Immunotherapy in non-small cell lung cancer: the clinical impact of immune response and targeting

Abstract

Non-small cell lung cancer (NSCLC) remains the leading cause of cancer-related death worldwide. In recent years, through a better understanding of the interactions between the immune system and tumor cells (TC), immunotherapy has emerged as a promising therapeutic strategy. Chemotherapy has long been reported to interfere with the immune response to the tumor and conversely, anti-tumor immunity may add to those effects. Anti-tumor vaccines, such as MAGE-A3, Tecetomide, TG4010, CIMAvax, tumor cell vaccines and dendritic cell (DC) vaccines emerged as potent inducers of the immune response against the tumor. More recently the approval of the anti-programmed cell death 1 (anti-PD-1) monoclonal antibodies nivolumab and pembrolizumab for previously treated advanced squamous and non-squamous NSCLC, as well as other immune checkpoint inhibitors delivering promising results, has radically transformed the therapeutic landscape of NSCLC. Combination strategies now appear as the next step. Notwithstanding these successes, immunotherapy still holds significant drawbacks and currently several improvements are needed before routine use in clinical practice, including identification of robust biomarkers for optimal patient selection, as well as defining the best way to evaluate response.

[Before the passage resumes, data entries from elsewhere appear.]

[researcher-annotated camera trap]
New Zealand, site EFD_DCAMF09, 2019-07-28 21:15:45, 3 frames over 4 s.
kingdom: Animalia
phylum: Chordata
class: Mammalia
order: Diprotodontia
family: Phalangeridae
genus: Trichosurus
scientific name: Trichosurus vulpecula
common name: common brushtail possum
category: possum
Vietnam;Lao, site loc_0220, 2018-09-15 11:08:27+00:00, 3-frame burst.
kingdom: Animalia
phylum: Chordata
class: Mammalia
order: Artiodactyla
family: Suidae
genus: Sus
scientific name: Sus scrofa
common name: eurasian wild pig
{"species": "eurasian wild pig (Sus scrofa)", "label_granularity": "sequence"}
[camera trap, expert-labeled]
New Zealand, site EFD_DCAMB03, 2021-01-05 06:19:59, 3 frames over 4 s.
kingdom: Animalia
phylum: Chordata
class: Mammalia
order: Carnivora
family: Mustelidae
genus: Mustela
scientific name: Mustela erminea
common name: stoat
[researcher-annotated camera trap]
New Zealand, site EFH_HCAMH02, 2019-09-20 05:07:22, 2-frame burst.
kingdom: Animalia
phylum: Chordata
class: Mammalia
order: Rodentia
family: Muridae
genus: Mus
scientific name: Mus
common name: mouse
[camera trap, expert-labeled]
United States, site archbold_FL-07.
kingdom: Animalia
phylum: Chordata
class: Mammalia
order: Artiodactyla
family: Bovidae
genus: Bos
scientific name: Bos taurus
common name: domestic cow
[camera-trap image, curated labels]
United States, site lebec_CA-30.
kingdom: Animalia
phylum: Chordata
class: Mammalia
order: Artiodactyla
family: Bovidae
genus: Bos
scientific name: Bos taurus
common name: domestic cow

Keywords: Non-small cell lung cancer (NSCLC); checkpoint inhibitors; immunotherapy; vaccines.

Figure 1

Cancer cells interactions with their microenvironment’s immune system. APC, antigen-presenting cell; CTL, cytotoxic T lymphocyte; IDO, indoleamine 2,3-dioxygenase; MDSC, myeloid-derived suppressor cell; PNT, peroxynitrite; TCR, T-cell receptor; MHC, major histocompatibility complex; PD-L1, programmed feath ligand 1; TGF-β, transforming growth factor-beta; VEGF, vascular endothelial growth factor.